It's all in the Graphs
Mathematicians from the Einstein Institute of Mathematics used expander graphs to go back and forth between computer science and pure mathematics - and discovered new ways to enrich each field
Computer scientists rely heavily on pure mathematics for their research and applications. But there’s one particular field which has been raising special interest in recent years: the field of expander graphs.
Expander graphs, which were identified only in the early 1970s, are a family of sparse graphs that possess highly connective properties (in layman terms, they resemble a large and well-connected neural network). Their construction is a fundamental mathematical challenge, and they’ve been used mainly in computer science as a basis for networks of communication, code correction and data organization (among other things). However, pure mathematicians have also shown great interest in them, once they understood their importance as a fundamental mathematical concept, and realised their great potential.

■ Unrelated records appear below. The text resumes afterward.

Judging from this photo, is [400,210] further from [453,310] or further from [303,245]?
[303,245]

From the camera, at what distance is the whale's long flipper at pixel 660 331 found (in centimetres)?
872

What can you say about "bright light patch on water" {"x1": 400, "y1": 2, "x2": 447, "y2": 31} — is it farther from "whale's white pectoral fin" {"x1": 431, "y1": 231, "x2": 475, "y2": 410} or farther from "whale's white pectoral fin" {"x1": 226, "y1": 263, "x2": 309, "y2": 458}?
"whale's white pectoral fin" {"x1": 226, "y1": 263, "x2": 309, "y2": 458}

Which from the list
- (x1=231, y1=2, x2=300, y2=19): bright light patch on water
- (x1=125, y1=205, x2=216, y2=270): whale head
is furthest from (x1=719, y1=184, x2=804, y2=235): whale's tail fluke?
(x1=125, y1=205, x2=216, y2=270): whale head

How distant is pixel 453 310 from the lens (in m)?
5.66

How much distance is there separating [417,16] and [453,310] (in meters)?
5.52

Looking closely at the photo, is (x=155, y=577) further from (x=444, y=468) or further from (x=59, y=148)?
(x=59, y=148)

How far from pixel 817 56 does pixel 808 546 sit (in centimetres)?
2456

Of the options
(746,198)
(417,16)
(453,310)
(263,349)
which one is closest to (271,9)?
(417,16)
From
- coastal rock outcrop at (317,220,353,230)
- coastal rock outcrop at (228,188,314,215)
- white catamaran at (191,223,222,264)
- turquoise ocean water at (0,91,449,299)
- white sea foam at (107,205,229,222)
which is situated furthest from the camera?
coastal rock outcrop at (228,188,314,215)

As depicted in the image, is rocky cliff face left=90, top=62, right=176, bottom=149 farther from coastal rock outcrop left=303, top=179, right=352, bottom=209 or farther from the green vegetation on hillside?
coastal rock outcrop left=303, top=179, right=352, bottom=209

The Einstein Institute of Mathematics at the Hebrew University has been at the forefront of expander graphs research. The university team, headed by Professor Alex Lubotzky, has already discovered a number of applications for both computer science and pure mathematics, and is continuously working on building a bridge between the two.
In computer science, the researchers' work has turned into basic building blocks for a number of applications, including the creation of newly symmetric error-correcting codes. Simultaneously, the graphs research allowed them to answer several problems in group theory, in number theory and in geometry. This method of solutions is quite surprising because the problems, ostensibly, have nothing to do with expander graphs.